Joe Lamas

No. 29, 28
- Position: Guard

Personal information
- Born: January 10, 1916 Havana, Cuba
- Died: April 22, 1996 (aged 80) Manhasset, New York, U.S.
- Listed height: 5 ft 10 in (1.78 m)
- Listed weight: 216 lb (98 kg)

Career information
- High school: Textile (Manhattan, New York, U.S.)
- College: Mount St. Mary's

Career history
- Pittsburgh Steelers (1942); Seattle Bombers (1944); Portsmouth Pirates (1946);
- Stats at Pro Football Reference

= Joe Lamas =

American football player (1916–1996)

Joseph Francis Lamas (January 10, 1916 – April 22, 1996) was an American professional football player who played one season with the Pittsburgh Steelers of the National Football League (NFL). He played college football at Mount Saint Mary's College and Seminary.

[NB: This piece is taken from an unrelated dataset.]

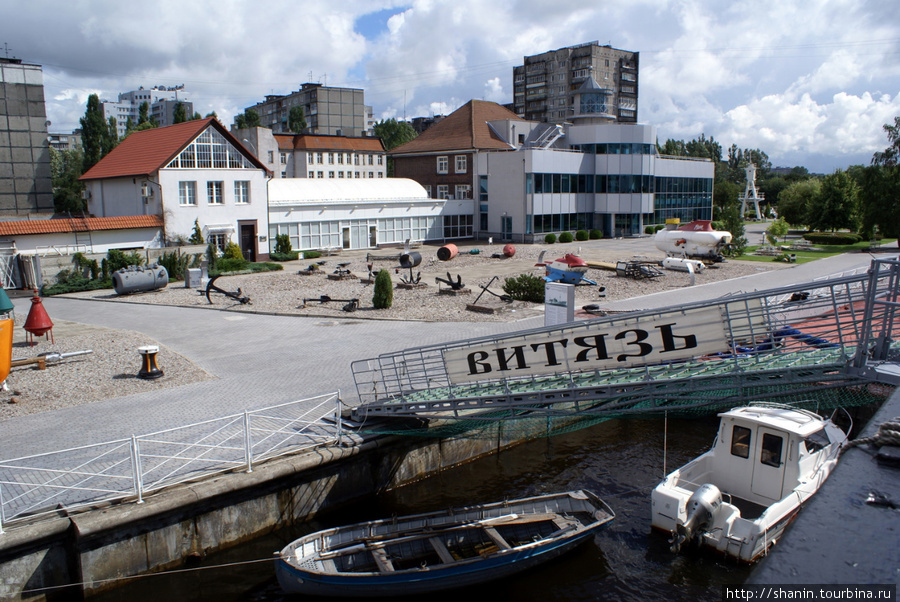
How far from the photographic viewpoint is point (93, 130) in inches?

==Early life and college==
Joseph Francis Lamas was born on January 10, 1916, in Havana, Cuba. He attended Straubenmuller Textile High School in New York, New York.

Lamas played college football at Mount Saint Mary's College and Seminary, with his last year being in 1941.

==Professional career==
Lamas played in eight games for the Pittsburgh Steelers during the 1942 season. He scored a 29-yard fumble recovery touchdown against the Detroit Lions on November 8, 1942.

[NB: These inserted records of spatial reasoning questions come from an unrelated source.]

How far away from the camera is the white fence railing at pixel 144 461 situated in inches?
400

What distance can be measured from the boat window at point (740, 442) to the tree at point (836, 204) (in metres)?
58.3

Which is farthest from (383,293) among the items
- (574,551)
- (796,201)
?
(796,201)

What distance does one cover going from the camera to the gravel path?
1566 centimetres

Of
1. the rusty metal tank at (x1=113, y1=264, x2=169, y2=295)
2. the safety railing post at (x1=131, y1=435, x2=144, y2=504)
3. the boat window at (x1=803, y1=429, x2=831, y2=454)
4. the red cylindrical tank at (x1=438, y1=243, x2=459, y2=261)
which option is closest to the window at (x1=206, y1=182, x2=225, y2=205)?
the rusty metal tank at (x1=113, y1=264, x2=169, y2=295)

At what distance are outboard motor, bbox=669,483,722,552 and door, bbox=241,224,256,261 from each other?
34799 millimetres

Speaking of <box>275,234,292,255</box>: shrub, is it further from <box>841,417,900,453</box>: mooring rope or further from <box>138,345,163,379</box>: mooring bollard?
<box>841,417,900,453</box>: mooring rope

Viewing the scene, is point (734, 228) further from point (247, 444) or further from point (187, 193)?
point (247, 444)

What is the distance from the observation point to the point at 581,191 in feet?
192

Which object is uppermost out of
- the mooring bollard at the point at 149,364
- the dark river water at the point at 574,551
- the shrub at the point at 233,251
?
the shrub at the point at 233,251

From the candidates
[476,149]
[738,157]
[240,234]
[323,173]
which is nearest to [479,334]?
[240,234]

Lamas entered military service after the 1942 season and fought during World War II.

He started four games for the Seattle Bombers of the American Football League in 1944.

Lamas played in all ten games, starting six, for the Portsmouth Pirates of the Dixie League during the 1946 season and returned one interception for a touchdown.

==Coaching career==
Lamas entered Iona Prep in 1952. He was the assistant football coach from 1952 through 1956 and took over the head coaching job from 1957 through 1961. He also coached baseball and worked as the athletic director. On the academic side, he taught Latin, history and health. Lamas retired from Iona Prep in 1979.

==Personal life==
Lamas died on April 22, 1996, in Manhasset, New York.